Despite my objections to the War Against Christmas, I have seen no reason to change this basic view. The American Christmas I grew up with was fundamentally good, and it deserves a defense against those who seek its demise. It is true, as Dr. Fleming writes, that Christianity would survive even if “We could eliminate all Christmas music ever written, outlaw Christmas trees and figgie pudding [and] carry out Scrooge’s wish: ‘If I could work my will any idiot who goes around with a Merry Christmas on his lips would be cooked with his own turkey and buried with a stake of holly through his heart.’” Christianity also survived the catacombs and the Gulag, but I have no desire to live in either. And our world would be much poorer if Christmas trees and Christmas music were to disappear.

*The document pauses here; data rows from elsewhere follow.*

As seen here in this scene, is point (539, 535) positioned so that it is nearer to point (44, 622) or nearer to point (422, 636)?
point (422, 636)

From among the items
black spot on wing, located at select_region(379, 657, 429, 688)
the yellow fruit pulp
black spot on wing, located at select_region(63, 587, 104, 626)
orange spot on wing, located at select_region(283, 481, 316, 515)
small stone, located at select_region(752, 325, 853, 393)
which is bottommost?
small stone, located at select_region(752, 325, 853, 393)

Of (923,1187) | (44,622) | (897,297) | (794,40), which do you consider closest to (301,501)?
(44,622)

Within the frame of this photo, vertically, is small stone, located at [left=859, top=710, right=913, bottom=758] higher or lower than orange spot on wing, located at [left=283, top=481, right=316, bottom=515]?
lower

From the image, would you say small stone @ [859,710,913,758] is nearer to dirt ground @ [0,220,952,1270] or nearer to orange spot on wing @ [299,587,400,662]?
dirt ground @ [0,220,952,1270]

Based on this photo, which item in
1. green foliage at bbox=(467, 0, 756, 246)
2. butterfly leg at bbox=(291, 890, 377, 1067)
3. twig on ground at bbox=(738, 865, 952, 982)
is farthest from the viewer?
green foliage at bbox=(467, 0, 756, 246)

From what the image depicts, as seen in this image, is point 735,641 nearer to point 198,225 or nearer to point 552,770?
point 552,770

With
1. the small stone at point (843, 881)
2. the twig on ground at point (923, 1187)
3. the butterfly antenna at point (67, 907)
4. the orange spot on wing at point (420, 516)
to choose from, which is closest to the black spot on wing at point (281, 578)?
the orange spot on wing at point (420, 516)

Worrying about the theological shortcomings of Charles Dickens comes close to the Puritan logic that began by objecting to revelry and merrymaking at Christmas and ended up objecting to the whole thing. Indeed, the profusion of great art and music surrounding Christmas has long appeared Providential to me. A few years ago, the director at a Cleveland Orchestra Christmas concert remarked that more music had been written for Christmas than any other occasion. The reason for this, I believe, is that Christmas celebrates something (really Someone) real, and that reality is attractive even to many who do not believe in Christ. At the very least, the fact that non-Christians enjoy parts of Christmas and indeed have contributed to its celebration is a reflection of the richness of Western civilization, and also represents an opportunity to help restore our culture to sanity.

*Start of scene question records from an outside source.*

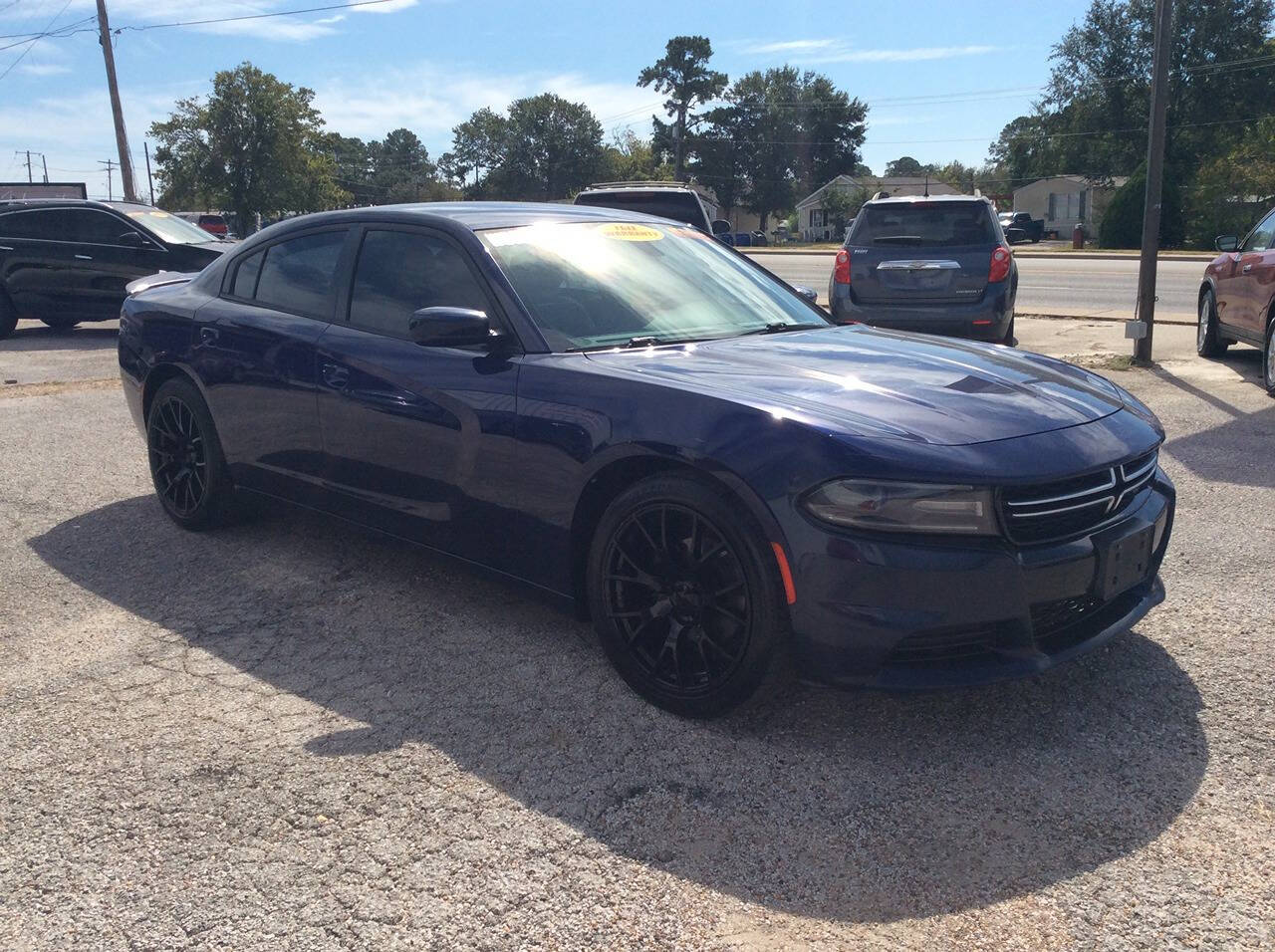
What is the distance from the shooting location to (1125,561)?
3.27 meters

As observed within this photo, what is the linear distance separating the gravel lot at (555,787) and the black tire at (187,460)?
0.59 m

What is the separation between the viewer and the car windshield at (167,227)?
45.6 ft

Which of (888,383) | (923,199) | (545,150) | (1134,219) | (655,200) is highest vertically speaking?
(545,150)

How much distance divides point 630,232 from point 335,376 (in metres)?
1.31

Whenever I think of the beauty of Christmas, I think of my father’s late brother, who was among those who helped instill in me a love for Christmas. A fan of Dickens, he used to quote from memory long portions of A Christmas Carol, and helped me to come to love Dickens’ masterpiece. He also used to play his cello for us on Christmas Eve, introduced me to the great English choirs and their performances of Christmas carols, and made wonderful Christmas decorations for my grandparents’ house, including large golden angels and elaborate paper ornaments for the tree. My uncle did not go to church for most of his adult life, but he never lost his love for Christmas, and that love helped preserve a tie to the Church that helped my uncle return to Her before the end. Christmas has been an occasion of grace for many, and mostly scandalizes those looking for a reason to be scandalized.
Yes, there are tacky Christmas songs and tacky Christmas decorations, but even many of these are an attempt to convey something positive, if only jollity. Yes, people spend too much money at the stores at Christmas, but many Christmas purchases represent generosity, not “consumerism,” and Christmas also marks the time when people give the most to charities and think most of helping others. Yes, the American Christmas does not coincide with the liturgical calendar, but neither does any other aspect of American life, and I do not regret the Christmas concerts and parties I have attended before December 24, much less think that I should be indifferent to their suppression because they come while my Church is observing Advent. As long as we insist that what we celebrate is Christmas, the nice aspects of the holiday will predominate. When everyone celebrated Christmas, not “holiday,” even retailers felt the need to try and create something special, as those of us with warm memories of visiting downtown department stores in their heyday can attest. We have a long way to go in restoring Christmas to what it once was in this country, but we have made great progress since people came to realize that there is indeed a War Against Christmas and began resisting. This is a fight worth fighting and a fight worth winning.